Back when Negroponte first gazed into the crystal ball, I.o.T. was seen more as an industrial play. Instead, it has emerged as part of “Consumerization of the Enterprise,” Anderson says. This theme also will be in sharp relief at the Montgomery Summit next month; it’s what has made back-office software suddenly sexy.
“Consumer is the way to go, because it changes the toughest thing to change: the human mind,” says Anush Elangovan, CEO and co-founder of Nod Labs, a Monty presenter. “We’re pushing the boundaries of human-machine interaction.”
The Nod gesture-control ring, a bulky black contraption, lets a user make hand gestures to control a gaggle of gadgets: to press “play” on an iPhone or Android, slice flying fruit in a video game, turn a virtual “knob” on the Nest to raise the heat. It is a daunting array of electronic hook-ups.

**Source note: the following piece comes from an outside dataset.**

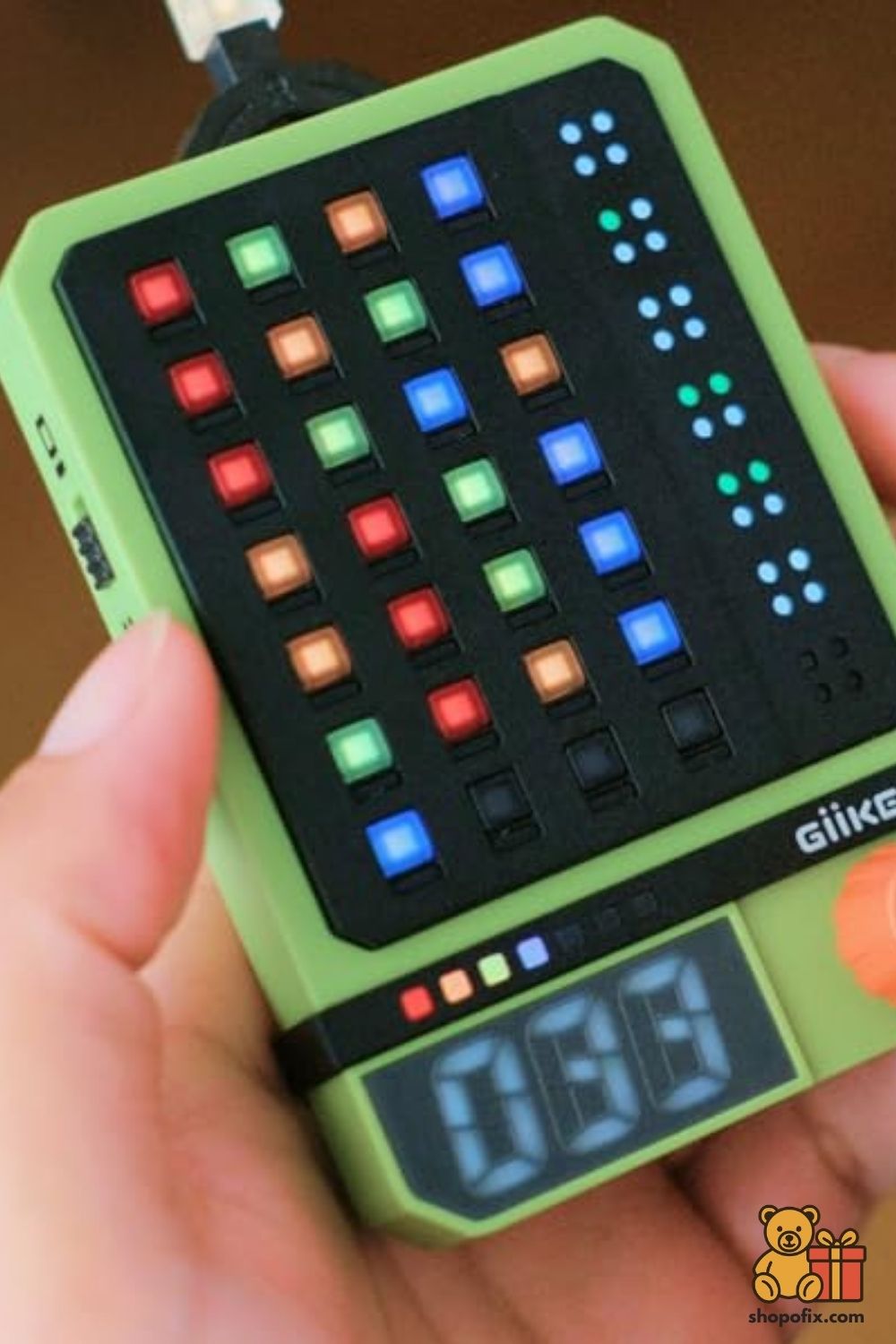 Super Decoder, 600-Level Code-Breaking Puzzle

The finger-ring, priced at $149, is just the start of new interfaces with the sensors and machines all around us now, Elangovan says. His engineers now are tracking the human torso. He dreams of a Nod platform of open interfaces and open-source code that will accommodate thousands of device types. “The Internet of Things is about the ambient computer, everything becomes aware, everything becomes connected and everything becomes available.”

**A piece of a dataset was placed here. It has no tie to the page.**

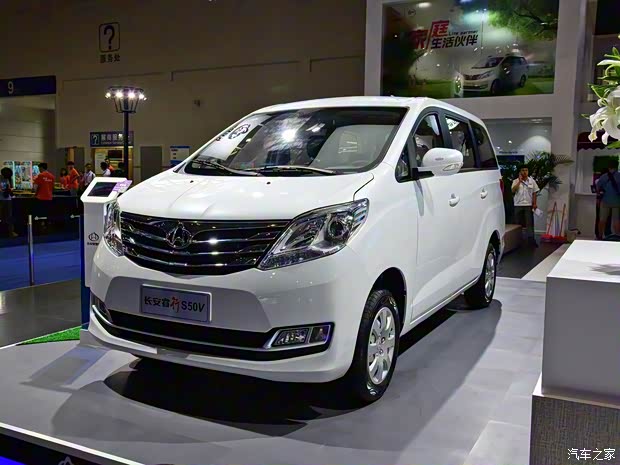 長安輕型車 睿行S50 2017款 S50V 1.5L 手動物流版Ⅲ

It still is unclear whether the I.o.T. innovators presenting at Monty are one-hit products or full-fledged companies. It may not matter. Ring.com, maker of a doorbell as video security sentry, says its market is one billion doors around the world. “Which is why I’m not too worried about whether it’s a company or a product,” says co-founder and CEO James “Jamie” Siminoff.
He hates locked doors and wants to make your neighborhood so safe you don’t need them. Ring aims to be at an annual run rate of $100 million by the end of 2015, but, “I didn’t start it to build a company, I started it to build a solution. Our company mission is to reduce crime in communities.”
The Ring video doorbell may be one of the coolest doorbells in the world—and a neighbor’s privacy lawsuit waiting to happen. A tiny, 180-degree HD cam with motion-detection sensors shoots video from your front door to show you, via your smartphone or tablet, who is at the door and everything that is going on outside. You can answer the door by voice even when you are elsewhere, scaring off burglars who think you’re at home. Price: $199.
This takes a ton of tech. Of Ring’s 50 employees, 35 are engineers, toiling in industrial design, mechanical engineering, electrical engineering, embedded firmware, cloud software, video-processing, mobile apps. The company also may need a good lawyer if neighbor-on-neighbor spying sparks the inevitable lawsuit. “The first lawsuit we get on that is probably where we can say we’re now successful,” Siminoff says. “You gotta be big enough to get sued, and right now we’re too small.”
While Ring jazzes up the doorbell, a firm called August smartens up the lock. The August Smartlock works via iPhone or tablet remotely to let in, say, a repairman you trust. It recognizes the home’s owners as they approach and unlocks itself to let them in. No keys required. “Say you have to fire your housekeeper, you no longer have to worry that she made a copy of your key,” says Jason Johnson, CEO of August. It sells for $249.99.
Ring’s voyeuristic video doorbell and August’s smartypants lock might make a great merger, no? “Jamie’s a friend of mine,” Johnson says of the Ring CEO. “We definitely both believe our products are highly complementary. Plenty of people with Ring doorbells will want an August Smartlock.”
But why “August”? Why not, say, the Sherlock Lock? “We like the month of August, it’s a month often associated with vacations and relaxation, and that’s how technology should be in your home,” Johnson says. Among his investors is one of the early proponents of the Internet of Things: none other than Nicholas Negroponte, which brings us full circle. “He’s a friend of mine,” Johnson says.